#### [PASSAGE PROVIDED]
As artificial intelligence and AI-powered applications grow year-on-year, internet privacy becomes increasingly important. But by integrating with privacy technology like the Anyone Network - a decentralized onion routing network - users can build on AI securely and anonymously.
In this guest blog post by the Anyone Protocol team, we dive into how an Aethir decentralized GPU cloud unit can be configured to serve content anonymously, and evaluate its performance against existing GPU providers.
Let's dive in!
Executive Summary
Collaboration
Anyone collaborated with Aethir to evaluate its AI GPU cloud infrastructure, with an emphasis on GPU performance and scalability. The scope of this technical review is centered on bench marking GPU capabilities in AI workloads, complemented by the development of a practical AI powered utility bot deployed within the Telegram platform.

#### [SUPPLIED ENTRIES]

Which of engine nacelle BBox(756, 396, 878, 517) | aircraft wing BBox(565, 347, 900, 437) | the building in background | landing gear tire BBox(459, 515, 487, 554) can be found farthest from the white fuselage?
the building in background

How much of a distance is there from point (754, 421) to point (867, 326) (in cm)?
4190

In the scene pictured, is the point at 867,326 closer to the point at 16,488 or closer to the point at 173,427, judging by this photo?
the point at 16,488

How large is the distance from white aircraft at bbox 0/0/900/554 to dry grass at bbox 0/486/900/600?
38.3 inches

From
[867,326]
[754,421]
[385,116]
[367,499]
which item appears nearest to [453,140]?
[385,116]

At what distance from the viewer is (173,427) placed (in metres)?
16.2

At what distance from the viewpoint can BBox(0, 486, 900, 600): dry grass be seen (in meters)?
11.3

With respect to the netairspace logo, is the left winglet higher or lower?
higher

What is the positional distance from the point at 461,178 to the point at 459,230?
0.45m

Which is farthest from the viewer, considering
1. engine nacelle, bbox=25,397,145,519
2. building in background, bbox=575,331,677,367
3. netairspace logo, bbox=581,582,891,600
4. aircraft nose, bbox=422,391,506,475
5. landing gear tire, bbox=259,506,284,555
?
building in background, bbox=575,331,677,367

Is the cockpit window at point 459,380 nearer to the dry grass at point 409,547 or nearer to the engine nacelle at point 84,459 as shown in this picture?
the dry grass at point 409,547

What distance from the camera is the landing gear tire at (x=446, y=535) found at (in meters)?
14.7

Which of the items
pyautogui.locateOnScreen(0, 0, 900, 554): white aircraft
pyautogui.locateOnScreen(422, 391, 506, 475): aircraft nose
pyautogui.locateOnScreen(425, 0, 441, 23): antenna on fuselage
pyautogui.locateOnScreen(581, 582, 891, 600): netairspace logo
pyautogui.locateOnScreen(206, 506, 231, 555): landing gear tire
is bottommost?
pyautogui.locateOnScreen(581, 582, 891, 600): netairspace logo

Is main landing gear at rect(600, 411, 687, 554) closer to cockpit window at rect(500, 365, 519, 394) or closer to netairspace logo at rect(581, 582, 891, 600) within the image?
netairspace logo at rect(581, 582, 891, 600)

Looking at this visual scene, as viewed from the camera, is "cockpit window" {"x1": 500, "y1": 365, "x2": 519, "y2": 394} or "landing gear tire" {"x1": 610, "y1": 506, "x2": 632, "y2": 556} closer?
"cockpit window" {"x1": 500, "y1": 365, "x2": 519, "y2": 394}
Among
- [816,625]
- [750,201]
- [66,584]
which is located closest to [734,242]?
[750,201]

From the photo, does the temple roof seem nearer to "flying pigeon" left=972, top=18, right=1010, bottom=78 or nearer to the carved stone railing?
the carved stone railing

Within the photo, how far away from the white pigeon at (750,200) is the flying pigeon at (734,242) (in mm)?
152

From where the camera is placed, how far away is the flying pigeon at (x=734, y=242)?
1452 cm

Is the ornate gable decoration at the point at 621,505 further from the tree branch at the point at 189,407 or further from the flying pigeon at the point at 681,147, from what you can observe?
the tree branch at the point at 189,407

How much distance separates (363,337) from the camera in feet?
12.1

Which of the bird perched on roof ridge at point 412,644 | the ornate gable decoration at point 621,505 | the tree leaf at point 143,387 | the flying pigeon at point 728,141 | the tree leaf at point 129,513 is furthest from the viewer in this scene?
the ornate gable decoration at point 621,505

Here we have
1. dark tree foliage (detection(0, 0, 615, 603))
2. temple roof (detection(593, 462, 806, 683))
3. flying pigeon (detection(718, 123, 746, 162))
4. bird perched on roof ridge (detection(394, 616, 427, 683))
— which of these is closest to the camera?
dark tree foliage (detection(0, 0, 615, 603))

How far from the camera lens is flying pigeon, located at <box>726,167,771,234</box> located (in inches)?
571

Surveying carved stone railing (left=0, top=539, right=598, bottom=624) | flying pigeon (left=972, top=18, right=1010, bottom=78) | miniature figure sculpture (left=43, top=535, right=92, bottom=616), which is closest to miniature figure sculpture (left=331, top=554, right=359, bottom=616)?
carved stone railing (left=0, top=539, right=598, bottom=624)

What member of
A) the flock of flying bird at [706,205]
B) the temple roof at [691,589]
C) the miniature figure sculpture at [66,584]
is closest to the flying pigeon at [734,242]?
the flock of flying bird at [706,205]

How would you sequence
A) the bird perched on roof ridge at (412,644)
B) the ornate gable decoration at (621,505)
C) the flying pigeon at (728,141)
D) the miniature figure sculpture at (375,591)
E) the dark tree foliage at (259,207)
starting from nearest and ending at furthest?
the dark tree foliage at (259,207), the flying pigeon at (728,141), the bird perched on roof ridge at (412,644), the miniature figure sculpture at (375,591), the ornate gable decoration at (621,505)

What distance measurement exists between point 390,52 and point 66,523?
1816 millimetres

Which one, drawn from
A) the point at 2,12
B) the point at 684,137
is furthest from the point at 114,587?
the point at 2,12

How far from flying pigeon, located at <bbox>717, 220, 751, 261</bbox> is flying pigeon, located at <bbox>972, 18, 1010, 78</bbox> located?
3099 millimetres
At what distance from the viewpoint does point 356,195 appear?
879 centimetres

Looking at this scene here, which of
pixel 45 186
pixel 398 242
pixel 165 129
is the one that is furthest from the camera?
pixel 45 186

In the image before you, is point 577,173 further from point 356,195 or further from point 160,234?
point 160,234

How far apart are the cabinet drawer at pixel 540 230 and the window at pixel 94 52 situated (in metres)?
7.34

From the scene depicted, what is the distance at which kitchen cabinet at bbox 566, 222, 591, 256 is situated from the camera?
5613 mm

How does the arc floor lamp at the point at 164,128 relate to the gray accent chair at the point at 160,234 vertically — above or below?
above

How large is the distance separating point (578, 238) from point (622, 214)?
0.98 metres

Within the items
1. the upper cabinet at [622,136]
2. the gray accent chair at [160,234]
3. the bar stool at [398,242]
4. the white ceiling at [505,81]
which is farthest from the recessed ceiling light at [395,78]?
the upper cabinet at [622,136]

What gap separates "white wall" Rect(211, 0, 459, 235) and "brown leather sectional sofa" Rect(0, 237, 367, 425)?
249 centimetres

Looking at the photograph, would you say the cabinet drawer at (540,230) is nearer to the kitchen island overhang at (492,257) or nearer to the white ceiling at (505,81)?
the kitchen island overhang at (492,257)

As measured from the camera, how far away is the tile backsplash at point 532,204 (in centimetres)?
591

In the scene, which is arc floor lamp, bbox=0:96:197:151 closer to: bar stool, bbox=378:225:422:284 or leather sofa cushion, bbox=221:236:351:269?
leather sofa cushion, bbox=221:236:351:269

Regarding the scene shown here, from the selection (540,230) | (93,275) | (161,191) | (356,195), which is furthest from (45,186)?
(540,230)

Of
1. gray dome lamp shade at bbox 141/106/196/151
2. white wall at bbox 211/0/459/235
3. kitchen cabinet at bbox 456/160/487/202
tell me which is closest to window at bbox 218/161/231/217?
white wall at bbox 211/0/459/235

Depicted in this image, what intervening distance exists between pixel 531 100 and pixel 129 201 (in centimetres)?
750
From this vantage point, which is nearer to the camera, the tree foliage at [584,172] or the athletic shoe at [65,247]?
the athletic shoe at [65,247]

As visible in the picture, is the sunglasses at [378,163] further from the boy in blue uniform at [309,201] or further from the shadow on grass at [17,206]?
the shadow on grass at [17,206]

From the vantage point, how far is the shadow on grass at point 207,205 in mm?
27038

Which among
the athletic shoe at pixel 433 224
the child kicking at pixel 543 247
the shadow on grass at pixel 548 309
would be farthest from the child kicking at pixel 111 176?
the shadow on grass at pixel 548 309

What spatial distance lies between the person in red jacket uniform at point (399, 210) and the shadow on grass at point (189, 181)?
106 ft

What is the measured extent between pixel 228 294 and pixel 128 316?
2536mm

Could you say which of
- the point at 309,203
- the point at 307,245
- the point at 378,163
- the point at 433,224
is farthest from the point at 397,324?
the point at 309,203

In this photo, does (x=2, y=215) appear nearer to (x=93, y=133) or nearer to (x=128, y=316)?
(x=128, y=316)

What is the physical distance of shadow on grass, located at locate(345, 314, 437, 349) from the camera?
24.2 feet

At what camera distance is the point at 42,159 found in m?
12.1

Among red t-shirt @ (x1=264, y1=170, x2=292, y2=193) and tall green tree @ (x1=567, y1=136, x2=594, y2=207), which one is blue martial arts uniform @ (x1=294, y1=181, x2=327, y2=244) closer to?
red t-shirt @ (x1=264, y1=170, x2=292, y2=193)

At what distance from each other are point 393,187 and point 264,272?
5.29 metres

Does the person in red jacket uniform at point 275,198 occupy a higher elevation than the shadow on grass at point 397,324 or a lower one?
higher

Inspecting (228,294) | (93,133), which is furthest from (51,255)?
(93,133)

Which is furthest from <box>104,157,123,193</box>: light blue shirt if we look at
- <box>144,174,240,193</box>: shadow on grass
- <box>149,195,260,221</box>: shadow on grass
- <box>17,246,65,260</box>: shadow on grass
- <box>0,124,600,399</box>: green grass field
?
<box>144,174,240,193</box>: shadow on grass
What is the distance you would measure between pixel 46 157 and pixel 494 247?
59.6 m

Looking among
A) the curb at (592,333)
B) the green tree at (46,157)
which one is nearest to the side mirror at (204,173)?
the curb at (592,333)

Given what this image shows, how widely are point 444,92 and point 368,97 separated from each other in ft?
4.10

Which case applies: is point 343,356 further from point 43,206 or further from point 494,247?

#### [WORK TO DO]
Say whether each statement agrees with the guest post about Aethir's GPU cloud, answering yes or no and quoting the deciding words from the post. 1. The Anyone Network is described as a centralized onion routing network. 2. The utility bot built for the review was deployed within the Telegram platform. 3. The guest blog post was written by the Aethir team.

#### [FULL OUTPUT]
1. No: "a decentralized onion routing network"
2. Yes: "deployed within the Telegram platform"
3. No: "In this guest blog post by the Anyone Protocol team"